EXTRACT PROVIDED
Many wellness-oriented chatbots operate within regulatory gray areas, exempt from formal health agency oversight and governed by ambiguous responsibilities regarding their duty of care.34 While the FDA classifies certain AI mental health apps as medical devices, general-purpose or wellness-focused tools frequently avoid such designation, even when applied in contexts closely resembling clinical care. As of 2024, no uniform federal guidelines delineate when such tools cross the threshold into clinical decision support. Although professional bodies such as the American Psychological Association have developed guidelines addressing AI-driven mental health interventions, the majority of these technologies operate independently of such guidance.35

By comparison, regulatory systems in the United Kingdom and European Union take a more prescriptive approach that establishes clear accountability for developers and imposes structured oversight throughout the product lifecycle. In the United Kingdom, mental health tools must comply with the DCB-0129 clinical safety standard. The European Union’s AI Act goes further, classifying mental health applications as high-risk technologies subject to premarket review and postmarket monitoring.36

In the United States, the January 2025 Executive Order “Removing Barriers to American Leadership in Artificial Intelligence” signals a departure from this model. Framed as driving global competitiveness, the order encourages deregulation in medical AI, including fast-track pathways and reduced scrutiny for tools categorized as “general wellness.” Reactions have been mixed. Many experts have pointed to the risk of underregulating complex, adaptive systems that have the potential to introduce clinical error or embed bias.37 Deprioritizing ethics and equity in regulatory design may also widen disparities in care quality and access. More broadly, the lack of clear standards may not accelerate innovation as intended but instead deter the development of rigorously validated tools, particularly those aimed at high-risk populations.

Responses

A photo of Arthur Kleinman, a person with light skin, gray hair, and a gray beard and mustache, wearing a brown jacket and blue shirt, and smiling at the viewer.

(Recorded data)
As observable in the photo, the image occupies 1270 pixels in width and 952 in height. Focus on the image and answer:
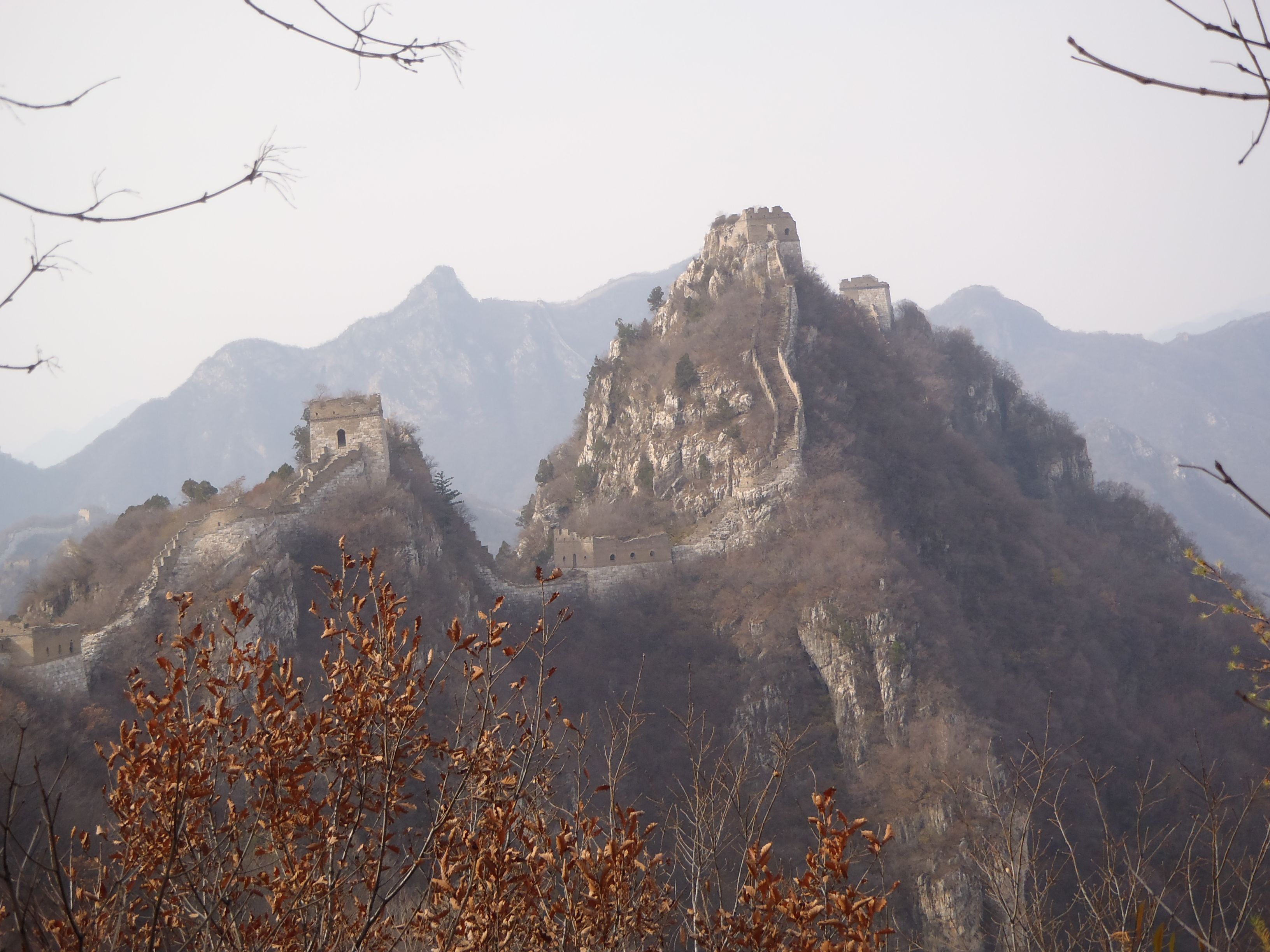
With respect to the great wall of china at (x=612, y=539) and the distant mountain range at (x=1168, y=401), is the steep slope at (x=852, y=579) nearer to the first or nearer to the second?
the great wall of china at (x=612, y=539)

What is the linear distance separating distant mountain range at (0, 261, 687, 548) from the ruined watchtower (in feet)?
188

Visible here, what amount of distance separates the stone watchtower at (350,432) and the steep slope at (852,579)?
6.82 metres

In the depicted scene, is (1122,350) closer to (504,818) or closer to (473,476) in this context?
(473,476)

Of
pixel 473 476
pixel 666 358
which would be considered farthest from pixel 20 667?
pixel 473 476

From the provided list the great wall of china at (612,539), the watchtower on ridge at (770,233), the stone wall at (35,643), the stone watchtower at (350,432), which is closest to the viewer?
the stone wall at (35,643)

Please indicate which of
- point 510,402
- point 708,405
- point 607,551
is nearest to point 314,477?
point 607,551

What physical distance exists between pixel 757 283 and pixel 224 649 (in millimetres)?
30188

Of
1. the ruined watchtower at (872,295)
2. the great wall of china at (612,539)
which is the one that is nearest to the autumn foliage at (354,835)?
the great wall of china at (612,539)

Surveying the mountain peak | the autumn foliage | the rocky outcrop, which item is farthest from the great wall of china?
the mountain peak

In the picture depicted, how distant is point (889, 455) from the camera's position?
48750 mm

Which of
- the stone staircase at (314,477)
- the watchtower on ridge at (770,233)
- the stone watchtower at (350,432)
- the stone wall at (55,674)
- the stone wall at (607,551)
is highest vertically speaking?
the watchtower on ridge at (770,233)

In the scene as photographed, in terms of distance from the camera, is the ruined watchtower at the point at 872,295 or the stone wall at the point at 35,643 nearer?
the stone wall at the point at 35,643

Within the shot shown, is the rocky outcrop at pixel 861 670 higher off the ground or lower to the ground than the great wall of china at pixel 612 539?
lower

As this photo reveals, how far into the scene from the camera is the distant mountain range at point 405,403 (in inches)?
5074
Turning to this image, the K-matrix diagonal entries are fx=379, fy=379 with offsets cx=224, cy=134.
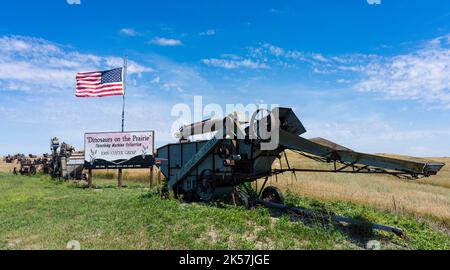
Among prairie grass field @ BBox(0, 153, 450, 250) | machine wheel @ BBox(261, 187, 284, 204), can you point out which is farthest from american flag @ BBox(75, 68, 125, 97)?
machine wheel @ BBox(261, 187, 284, 204)

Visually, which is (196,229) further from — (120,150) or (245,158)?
(120,150)

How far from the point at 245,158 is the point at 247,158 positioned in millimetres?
100

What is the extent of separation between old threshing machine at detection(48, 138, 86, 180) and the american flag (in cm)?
689

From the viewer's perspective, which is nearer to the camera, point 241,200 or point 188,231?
point 188,231

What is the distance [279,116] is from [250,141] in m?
1.31

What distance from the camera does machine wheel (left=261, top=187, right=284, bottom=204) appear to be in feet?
43.4

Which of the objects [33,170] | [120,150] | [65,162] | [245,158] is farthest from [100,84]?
[33,170]

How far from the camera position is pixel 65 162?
32.2 m

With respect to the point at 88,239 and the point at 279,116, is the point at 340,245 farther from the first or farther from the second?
the point at 88,239

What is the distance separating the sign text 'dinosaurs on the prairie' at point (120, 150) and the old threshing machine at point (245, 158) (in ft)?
28.3
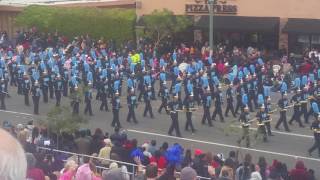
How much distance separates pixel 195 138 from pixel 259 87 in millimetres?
4745

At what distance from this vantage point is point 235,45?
3422 cm

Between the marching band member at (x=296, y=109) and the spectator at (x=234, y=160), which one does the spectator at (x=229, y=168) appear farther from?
the marching band member at (x=296, y=109)

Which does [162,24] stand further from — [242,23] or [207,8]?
[242,23]

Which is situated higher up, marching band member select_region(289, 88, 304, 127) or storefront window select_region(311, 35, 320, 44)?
storefront window select_region(311, 35, 320, 44)

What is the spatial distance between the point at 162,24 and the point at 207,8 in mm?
2782

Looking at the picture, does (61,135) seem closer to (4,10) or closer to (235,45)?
(235,45)

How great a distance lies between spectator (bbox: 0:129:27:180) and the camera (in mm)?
1530

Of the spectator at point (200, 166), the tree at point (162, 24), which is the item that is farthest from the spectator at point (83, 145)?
the tree at point (162, 24)

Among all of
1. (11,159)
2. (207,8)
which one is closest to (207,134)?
(207,8)

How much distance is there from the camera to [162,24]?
110ft

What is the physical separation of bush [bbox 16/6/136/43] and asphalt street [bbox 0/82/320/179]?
44.4 feet

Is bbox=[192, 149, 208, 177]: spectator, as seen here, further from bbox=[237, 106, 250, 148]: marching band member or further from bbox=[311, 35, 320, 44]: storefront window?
bbox=[311, 35, 320, 44]: storefront window

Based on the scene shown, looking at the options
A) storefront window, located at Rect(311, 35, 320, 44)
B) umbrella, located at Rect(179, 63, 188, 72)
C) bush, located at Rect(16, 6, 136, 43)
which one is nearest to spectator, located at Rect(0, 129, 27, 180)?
umbrella, located at Rect(179, 63, 188, 72)

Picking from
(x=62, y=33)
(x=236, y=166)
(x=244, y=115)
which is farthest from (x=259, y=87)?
(x=62, y=33)
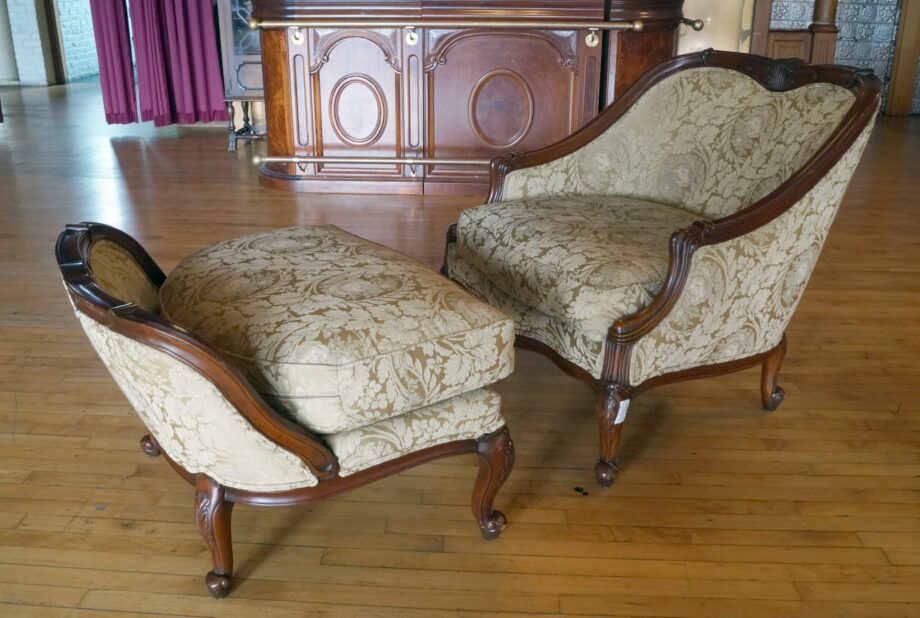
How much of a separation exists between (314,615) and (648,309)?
0.90 metres

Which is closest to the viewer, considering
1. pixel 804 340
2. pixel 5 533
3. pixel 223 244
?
pixel 5 533

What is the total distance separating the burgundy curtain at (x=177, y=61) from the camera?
19.3 ft

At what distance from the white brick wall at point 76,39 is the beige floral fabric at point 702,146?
7.76 metres

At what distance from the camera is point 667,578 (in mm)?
1600

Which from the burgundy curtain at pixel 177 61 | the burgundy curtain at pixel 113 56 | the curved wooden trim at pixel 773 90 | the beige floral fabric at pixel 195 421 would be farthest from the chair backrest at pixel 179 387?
the burgundy curtain at pixel 113 56

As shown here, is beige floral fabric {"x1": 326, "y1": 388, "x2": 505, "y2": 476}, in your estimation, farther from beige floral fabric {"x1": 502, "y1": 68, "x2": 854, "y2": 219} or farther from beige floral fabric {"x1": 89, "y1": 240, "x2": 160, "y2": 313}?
beige floral fabric {"x1": 502, "y1": 68, "x2": 854, "y2": 219}

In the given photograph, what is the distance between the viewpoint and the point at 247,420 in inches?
54.3

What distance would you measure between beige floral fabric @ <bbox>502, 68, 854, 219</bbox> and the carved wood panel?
1.88 m

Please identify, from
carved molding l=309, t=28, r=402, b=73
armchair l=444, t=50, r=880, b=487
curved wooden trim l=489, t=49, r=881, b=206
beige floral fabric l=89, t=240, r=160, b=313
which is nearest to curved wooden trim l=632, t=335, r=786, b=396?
armchair l=444, t=50, r=880, b=487

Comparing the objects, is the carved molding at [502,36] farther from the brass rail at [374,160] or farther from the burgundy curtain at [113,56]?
the burgundy curtain at [113,56]

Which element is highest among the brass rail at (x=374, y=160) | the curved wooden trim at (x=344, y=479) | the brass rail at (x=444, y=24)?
the brass rail at (x=444, y=24)

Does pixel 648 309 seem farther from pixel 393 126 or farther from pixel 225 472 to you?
pixel 393 126

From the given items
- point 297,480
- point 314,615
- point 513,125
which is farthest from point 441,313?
point 513,125

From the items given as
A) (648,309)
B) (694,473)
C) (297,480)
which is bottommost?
(694,473)
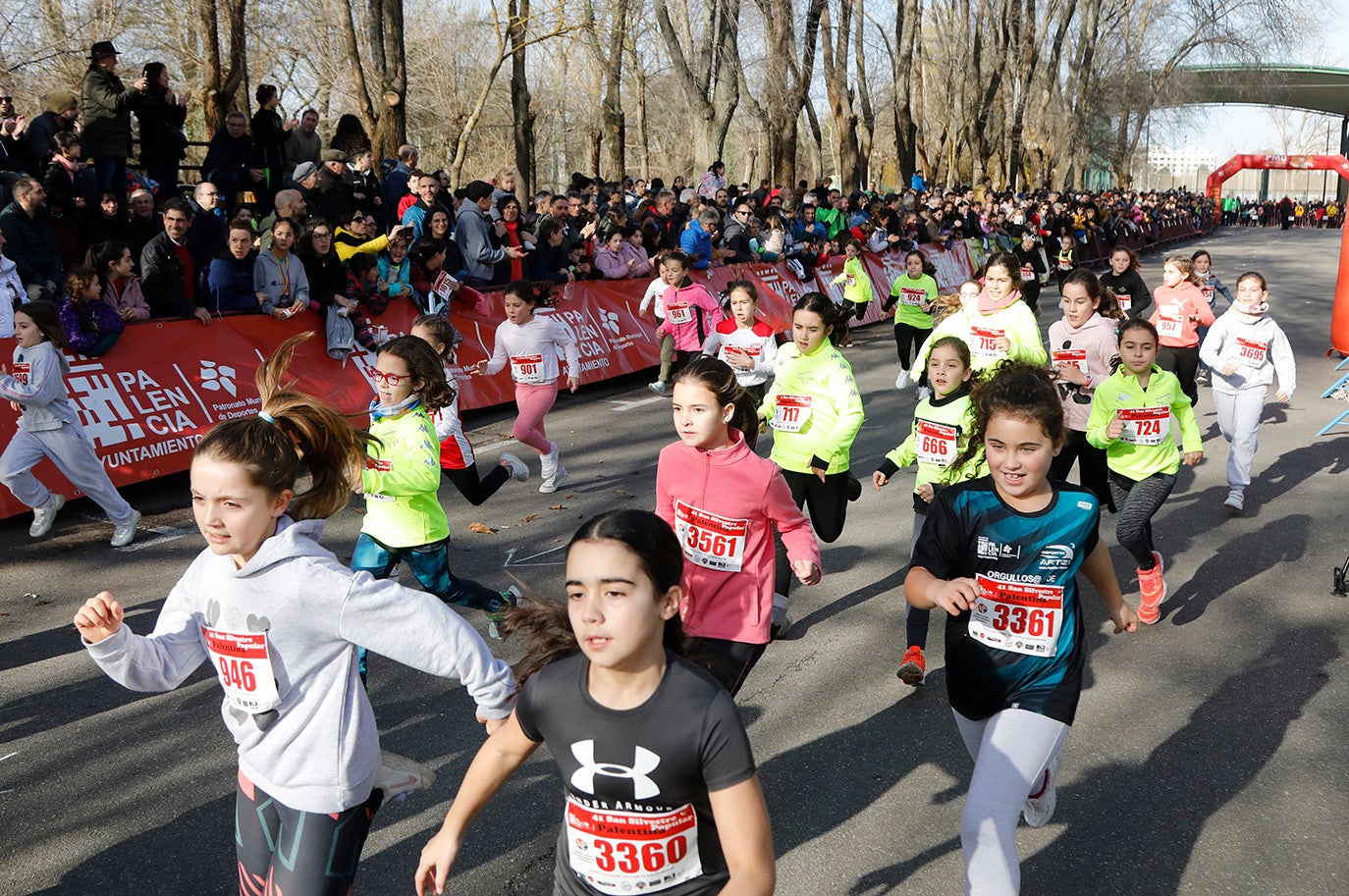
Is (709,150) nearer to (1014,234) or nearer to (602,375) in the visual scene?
(1014,234)

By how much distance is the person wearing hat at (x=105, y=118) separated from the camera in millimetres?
11000

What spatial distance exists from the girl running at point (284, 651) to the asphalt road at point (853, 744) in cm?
111

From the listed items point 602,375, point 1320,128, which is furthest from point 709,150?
point 1320,128

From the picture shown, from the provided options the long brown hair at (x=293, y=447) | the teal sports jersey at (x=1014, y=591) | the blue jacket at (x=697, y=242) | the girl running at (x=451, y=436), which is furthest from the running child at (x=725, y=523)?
the blue jacket at (x=697, y=242)

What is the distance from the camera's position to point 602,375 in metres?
13.5

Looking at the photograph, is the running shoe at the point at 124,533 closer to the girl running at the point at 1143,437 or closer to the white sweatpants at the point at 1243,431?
the girl running at the point at 1143,437

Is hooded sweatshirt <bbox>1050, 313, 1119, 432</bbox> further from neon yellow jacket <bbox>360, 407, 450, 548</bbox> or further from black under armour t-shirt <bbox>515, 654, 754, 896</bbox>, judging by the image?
black under armour t-shirt <bbox>515, 654, 754, 896</bbox>

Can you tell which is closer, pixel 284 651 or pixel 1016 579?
pixel 284 651

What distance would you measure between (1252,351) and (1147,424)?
2.86 metres

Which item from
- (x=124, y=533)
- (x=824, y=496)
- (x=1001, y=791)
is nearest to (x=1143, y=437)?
(x=824, y=496)

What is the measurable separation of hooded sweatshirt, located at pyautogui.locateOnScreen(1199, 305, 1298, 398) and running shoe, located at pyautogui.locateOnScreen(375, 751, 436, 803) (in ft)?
23.9

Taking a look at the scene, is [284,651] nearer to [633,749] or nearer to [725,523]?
[633,749]

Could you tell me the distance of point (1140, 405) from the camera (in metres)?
6.06

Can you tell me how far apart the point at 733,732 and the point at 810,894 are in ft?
5.60
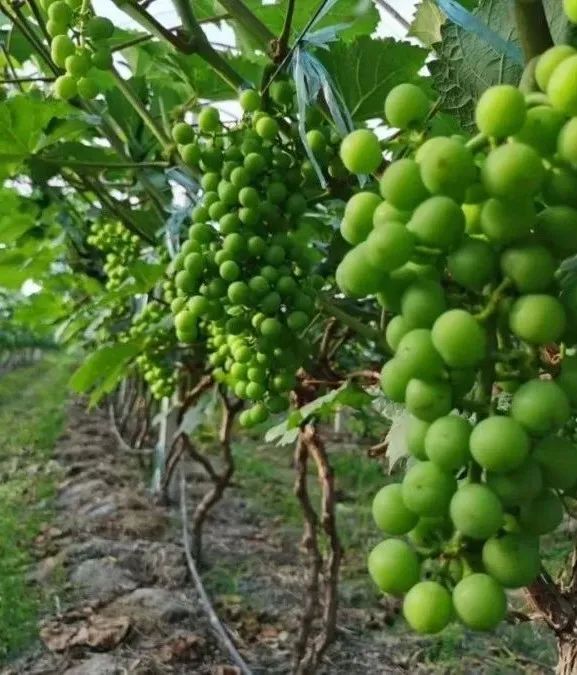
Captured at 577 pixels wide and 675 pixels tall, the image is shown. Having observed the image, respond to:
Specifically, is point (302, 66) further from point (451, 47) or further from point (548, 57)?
point (548, 57)

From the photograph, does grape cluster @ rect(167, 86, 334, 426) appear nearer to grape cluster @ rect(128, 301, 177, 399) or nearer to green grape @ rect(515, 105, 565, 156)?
green grape @ rect(515, 105, 565, 156)

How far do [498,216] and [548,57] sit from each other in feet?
0.33

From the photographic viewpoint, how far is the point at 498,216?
1.48ft

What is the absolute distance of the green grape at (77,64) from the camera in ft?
3.96

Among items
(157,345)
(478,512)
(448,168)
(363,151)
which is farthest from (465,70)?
(157,345)

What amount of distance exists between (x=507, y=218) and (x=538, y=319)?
5cm

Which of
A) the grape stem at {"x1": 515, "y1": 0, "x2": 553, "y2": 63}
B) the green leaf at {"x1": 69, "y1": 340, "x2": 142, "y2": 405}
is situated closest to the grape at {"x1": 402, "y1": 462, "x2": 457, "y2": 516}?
the grape stem at {"x1": 515, "y1": 0, "x2": 553, "y2": 63}

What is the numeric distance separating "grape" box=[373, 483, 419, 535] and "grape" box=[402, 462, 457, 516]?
1 cm

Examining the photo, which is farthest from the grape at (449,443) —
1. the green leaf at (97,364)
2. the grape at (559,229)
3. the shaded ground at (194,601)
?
the shaded ground at (194,601)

ACTION ITEM
Copy the passage on regulating mental health chatbots in full, without changing anything. The items are separate material and are unrelated to the passage on regulating mental health chatbots.

SOLVED EXERCISE
Many wellness-oriented chatbots operate within regulatory gray areas, exempt from formal health agency oversight and governed by ambiguous responsibilities regarding their duty of care.34 While the FDA classifies certain AI mental health apps as medical devices, general-purpose or wellness-focused tools frequently avoid such designation, even when applied in contexts closely resembling clinical care. As of 2024, no uniform federal guidelines delineate when such tools cross the threshold into clinical decision support. Although professional bodies such as the American Psychological Association have developed guidelines addressing AI-driven mental health interventions, the majority of these technologies operate independently of such guidance.35

By comparison, regulatory systems in the United Kingdom and European Union take a more prescriptive approach that establishes clear accountability for developers and imposes structured oversight throughout the product lifecycle. In the United Kingdom, mental health tools must comply with the DCB-0129 clinical safety standard. The European Union’s AI Act goes further, classifying mental health applications as high-risk technologies subject to premarket review and postmarket monitoring.36

In the United States, the January 2025 Executive Order “Removing Barriers to American Leadership in Artificial Intelligence” signals a departure from this model. Framed as driving global competitiveness, the order encourages deregulation in medical AI, including fast-track pathways and reduced scrutiny for tools categorized as “general wellness.” Reactions have been mixed. Many experts have pointed to the risk of underregulating complex, adaptive systems that have the potential to introduce clinical error or embed bias.37 Deprioritizing ethics and equity in regulatory design may also widen disparities in care quality and access. More broadly, the lack of clear standards may not accelerate innovation as intended but instead deter the development of rigorously validated tools, particularly those aimed at high-risk populations.

Responses

A photo of Arthur Kleinman, a person with light skin, gray hair, and a gray beard and mustache, wearing a brown jacket and blue shirt, and smiling at the viewer.